- _Set task_
Pull out every line of the listing below that contains the string "field", treating uppercase and lowercase letters as different.

- _Data for the task_
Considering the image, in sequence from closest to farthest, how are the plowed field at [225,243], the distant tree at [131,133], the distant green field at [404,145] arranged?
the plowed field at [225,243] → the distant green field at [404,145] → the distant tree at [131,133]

* * *

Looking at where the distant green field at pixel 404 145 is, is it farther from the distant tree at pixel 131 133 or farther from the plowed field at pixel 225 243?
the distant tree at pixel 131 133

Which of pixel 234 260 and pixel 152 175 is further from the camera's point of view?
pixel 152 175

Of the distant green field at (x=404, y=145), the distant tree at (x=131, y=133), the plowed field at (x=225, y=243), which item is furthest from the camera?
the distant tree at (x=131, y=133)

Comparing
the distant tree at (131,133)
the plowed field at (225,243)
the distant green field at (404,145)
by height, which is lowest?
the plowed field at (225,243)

- _Solved exercise_
Considering the image, in sequence from closest to farthest, how are the plowed field at [225,243], the distant tree at [131,133], the distant green field at [404,145] arranged?
the plowed field at [225,243] → the distant green field at [404,145] → the distant tree at [131,133]
Looking at where the distant green field at pixel 404 145 is, is it farther from the distant tree at pixel 131 133 or farther from the plowed field at pixel 225 243?
Of the distant green field at (x=404, y=145), the distant tree at (x=131, y=133), the plowed field at (x=225, y=243), which item is furthest from the camera?
the plowed field at (225,243)
the distant green field at (404,145)
the plowed field at (225,243)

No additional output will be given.